# OBIETTIVO:
Converti in un CSV a due colonne, intitolate "testo" e "risposta", il materiale compreso tra la riga che contiene "How far from" e quella che contiene "4.25 metres", entrambe incluse. Metti una riga per ogni testo con la sua risposta, ciascuno in un campo tra virgolette, e sostituisci gli a capo con spazi.

# DATI IN INGRESSO:
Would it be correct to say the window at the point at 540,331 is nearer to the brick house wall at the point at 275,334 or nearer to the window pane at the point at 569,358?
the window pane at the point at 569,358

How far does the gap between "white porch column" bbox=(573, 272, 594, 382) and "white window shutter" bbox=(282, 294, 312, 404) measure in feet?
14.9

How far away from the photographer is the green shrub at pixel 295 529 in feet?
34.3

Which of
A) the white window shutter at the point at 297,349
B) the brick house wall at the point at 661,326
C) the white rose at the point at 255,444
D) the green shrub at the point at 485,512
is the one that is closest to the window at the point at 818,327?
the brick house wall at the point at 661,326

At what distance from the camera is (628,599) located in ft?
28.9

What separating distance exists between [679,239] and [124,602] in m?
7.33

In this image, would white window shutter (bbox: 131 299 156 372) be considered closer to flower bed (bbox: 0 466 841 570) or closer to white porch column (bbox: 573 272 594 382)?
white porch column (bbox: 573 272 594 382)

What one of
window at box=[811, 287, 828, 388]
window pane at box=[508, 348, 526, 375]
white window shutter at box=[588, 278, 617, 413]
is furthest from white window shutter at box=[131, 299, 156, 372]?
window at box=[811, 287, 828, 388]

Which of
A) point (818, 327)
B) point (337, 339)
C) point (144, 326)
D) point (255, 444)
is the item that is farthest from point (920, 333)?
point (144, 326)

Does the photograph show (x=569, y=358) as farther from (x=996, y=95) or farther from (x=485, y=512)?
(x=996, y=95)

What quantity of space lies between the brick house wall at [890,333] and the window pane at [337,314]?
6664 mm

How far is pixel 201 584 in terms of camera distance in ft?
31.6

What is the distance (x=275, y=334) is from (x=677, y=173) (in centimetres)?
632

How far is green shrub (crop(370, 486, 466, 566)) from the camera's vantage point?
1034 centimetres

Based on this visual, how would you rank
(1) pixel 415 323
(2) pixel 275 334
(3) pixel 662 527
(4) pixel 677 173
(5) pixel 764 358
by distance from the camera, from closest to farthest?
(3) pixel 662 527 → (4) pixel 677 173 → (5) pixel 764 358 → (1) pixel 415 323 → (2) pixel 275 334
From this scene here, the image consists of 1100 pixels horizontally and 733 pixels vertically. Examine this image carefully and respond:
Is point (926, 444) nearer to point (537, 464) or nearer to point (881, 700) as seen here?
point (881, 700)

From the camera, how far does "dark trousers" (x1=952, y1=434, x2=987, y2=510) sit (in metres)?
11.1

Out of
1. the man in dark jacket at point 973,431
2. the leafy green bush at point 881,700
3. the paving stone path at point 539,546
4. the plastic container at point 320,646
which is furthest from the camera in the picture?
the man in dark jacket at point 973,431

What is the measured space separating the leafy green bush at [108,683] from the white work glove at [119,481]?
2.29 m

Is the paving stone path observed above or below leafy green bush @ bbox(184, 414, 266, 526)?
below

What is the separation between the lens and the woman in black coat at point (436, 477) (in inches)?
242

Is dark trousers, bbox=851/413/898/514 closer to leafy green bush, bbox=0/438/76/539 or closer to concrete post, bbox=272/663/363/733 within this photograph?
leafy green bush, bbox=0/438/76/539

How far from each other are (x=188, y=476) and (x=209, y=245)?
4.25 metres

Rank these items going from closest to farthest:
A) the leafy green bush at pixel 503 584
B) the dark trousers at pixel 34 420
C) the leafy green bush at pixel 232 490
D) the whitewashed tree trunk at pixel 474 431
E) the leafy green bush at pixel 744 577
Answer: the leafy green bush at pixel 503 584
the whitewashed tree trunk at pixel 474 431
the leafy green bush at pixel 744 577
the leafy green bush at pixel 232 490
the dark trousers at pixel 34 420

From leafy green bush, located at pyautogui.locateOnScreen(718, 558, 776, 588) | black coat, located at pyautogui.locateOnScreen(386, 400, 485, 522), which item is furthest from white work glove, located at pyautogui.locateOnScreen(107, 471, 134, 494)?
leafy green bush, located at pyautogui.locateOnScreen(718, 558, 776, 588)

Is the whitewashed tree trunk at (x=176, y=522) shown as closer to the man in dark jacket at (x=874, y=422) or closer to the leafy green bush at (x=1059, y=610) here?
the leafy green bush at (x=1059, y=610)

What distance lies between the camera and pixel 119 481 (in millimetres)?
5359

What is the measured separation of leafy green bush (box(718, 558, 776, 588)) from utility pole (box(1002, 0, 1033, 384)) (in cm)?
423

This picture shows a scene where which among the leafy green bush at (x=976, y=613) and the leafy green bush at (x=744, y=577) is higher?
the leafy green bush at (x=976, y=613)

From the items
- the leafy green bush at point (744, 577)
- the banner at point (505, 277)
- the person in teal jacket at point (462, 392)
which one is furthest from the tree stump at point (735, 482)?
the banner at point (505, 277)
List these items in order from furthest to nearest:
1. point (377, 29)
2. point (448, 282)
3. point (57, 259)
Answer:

# RISULTATO FINALE:
testo,risposta
"How far from each other are (x=188, y=476) and (x=209, y=245)?","4.25 metres"